Più di così non posso fare, più di questo non posso dare, è inutile, tanto non ce la faccio, ormai lo so come va a finire, quello che avevo da dire l’ho detto, il treno ormai l’ho perso. Quante volte abbiamo ascoltato e proferito queste frasi, le braccia stanche cadute lungo i fianchi, quasi a voler contenere qualsiasi altro sforzo. E ogni volta, se siamo fortunati ad avere intorno qualche amico pronto a consolarci, ecco di rimando: non ci pensare, lascia stare, cerca di distrarti, pensa a te, volta pagina e via di seguito. La compiacenza non ha mai curato ferita alcuna, non ci spinge ad essere migliori, non ci fa crescere, ci costringe piuttosto in uno stato di stagnante rassegnazione. Una distrazione che non guarisce la lacerazione della nostra anima, ma ci spinge a guardare da un’altra parte, come se il dolore, non pensato, sparisse. Questo antidoto, senza dubbio efficace nel caso dei malati immaginari, suona come una beffa nei confronti di chi la vita è abituato ad affrontarla con una certa autenticità di sentimenti e parole. Solo chi ci ama ci spinge ad essere migliori e non vuole vederci sconfitti di fronte alle altalenanti vicende della vita, solo chi ci tiene davvero a noi non ci lascerà soli davanti a scelte difficili, ma necessarie alla nostra crescita, anche se queste dovessero comportare un distacco parziale o definitivo. Volere il bene dell’altro significa proteggerne la crescita e lasciare che si sviluppi al massimo delle proprie possibilità, senza compiacerne i momenti di arresto nel timore che uno sviluppo integrale possa impoverirci della sua presenza. Senza esaltarne capacità inesistenti, perché la frustrazione di fronte a quanti hanno davvero quel dono, non ne scoraggi l’effettivo potenziale. Essere uomini e donne per l’altro, significa aver cura prima di tutto di se stessi, del proprio mondo interiore, del proprio benessere ed equilibrio, senza troppe indulgenze o eccessiva severità. Chi ci ama non ci paragona a nessuno, non paragona il nostro prima con il nostro poi, se non nella misura della crescita. Non vuole essere il maestro delle nostre scelte, ma solo un esempio di fedeltà nelle diverse, a volte imprevedibili, stagioni della vita.
Antonella Foderaro
Voler bene è anche restare in uno spazio tangibile senza soffocare, cercando di accordare i battiti del cuore con quelli dell’altro, essere convergenza di pianti e sorrisi, scordando il proprio egoismo. Voltiamo realmente pagina soltanto quando siamo in grado di metabolizzare quella precedente, altrimenti rischiamo di restare immobili nella nebbia del dolore per un tempo indefinito. La fedeltà non è duplice, è una perfetta sovrapposizione. Bravissima come sempre! 🙂
Leggendo non ho potuto fare a meno di riconoscere alcune mie considerazioni.

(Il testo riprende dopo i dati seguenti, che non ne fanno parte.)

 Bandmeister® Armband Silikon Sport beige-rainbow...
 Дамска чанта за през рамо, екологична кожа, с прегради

Forse amare i propri figli e nel contempo lasciarli liberi di realizzarsi è la misura del prendersi cura, nel giusto modo.
Rispettare le potenzialità di ciascuno, con la consapevolezza e l’accettazione serena delle personali limitazioni.
Questo mi è stato d’aiuto anche nel rapportarmi con gli altri in genere, amati e no.
Un bell’articolo, chiaro, totalmente condivisibile.